TASK_SPEC = TaskSpec(
    task=TaskType.OBJECT_SEGMENTATION,
    display_name="Object Segmentation",
    description="Predict a (H, W) int instance mask from a single RGB frame.",
    primary_metric="miou",
    required_modalities=["rgb", "mask"],
    higher_is_better=True,
    build_config=_build_config,       # argparse.Namespace → Config dataclass
    run=run_segmentation,             # Config → (result, dr_report, paths)
    add_cli_arguments=_add_cli_args,  # argparse.ArgumentParser → None
)
register_task(TASK_SPEC)

The CLI auto-discovers every registered spec at parser-build time and generates rpx bench <task> subcommands from them.
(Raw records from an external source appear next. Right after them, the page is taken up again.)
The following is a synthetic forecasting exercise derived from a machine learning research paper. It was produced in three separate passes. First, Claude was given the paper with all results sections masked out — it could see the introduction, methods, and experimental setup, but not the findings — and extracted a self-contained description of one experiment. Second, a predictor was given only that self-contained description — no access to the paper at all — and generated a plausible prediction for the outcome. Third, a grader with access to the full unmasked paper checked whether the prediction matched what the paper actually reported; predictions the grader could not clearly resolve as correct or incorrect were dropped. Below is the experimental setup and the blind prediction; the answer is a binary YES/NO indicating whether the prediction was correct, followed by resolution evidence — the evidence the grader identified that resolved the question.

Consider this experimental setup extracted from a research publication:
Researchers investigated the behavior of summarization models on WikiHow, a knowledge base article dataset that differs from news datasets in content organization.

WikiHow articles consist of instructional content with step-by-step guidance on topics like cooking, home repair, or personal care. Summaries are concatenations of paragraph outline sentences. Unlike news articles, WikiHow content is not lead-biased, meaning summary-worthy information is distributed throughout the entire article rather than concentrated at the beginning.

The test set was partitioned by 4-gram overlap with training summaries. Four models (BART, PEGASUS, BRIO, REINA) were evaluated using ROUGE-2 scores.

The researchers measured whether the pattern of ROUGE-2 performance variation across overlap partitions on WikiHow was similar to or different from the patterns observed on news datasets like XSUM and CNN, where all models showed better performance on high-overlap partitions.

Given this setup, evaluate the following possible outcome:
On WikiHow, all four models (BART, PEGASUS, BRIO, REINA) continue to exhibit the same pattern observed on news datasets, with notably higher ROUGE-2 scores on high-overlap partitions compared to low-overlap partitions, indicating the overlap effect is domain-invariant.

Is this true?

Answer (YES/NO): NO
See rpx_benchmark.tasks.registry for the full API.

Metric registry

from rpx_benchmark.metrics import MetricCalculator, register_metric
from rpx_benchmark.api import TaskType

@register_metric(TaskType.MONOCULAR_DEPTH)
class DepthMedian(MetricCalculator):
    name = "depth_median"

    def compute(self, prediction, ground_truth):
        import numpy as np
        valid = ground_truth.depth_map > 0
        rel = (np.abs(prediction.depth_map - ground_truth.depth_map)
               / np.maximum(ground_truth.depth_map, 1e-6))
        return {"median_absrel": float(np.median(rel[valid]))}

Any number of calculators can be registered per task; the runner merges their outputs into each per-sample metric dict. The aggregator uses numeric-only means so metric keys play nicely with attached metadata (id, phase, difficulty).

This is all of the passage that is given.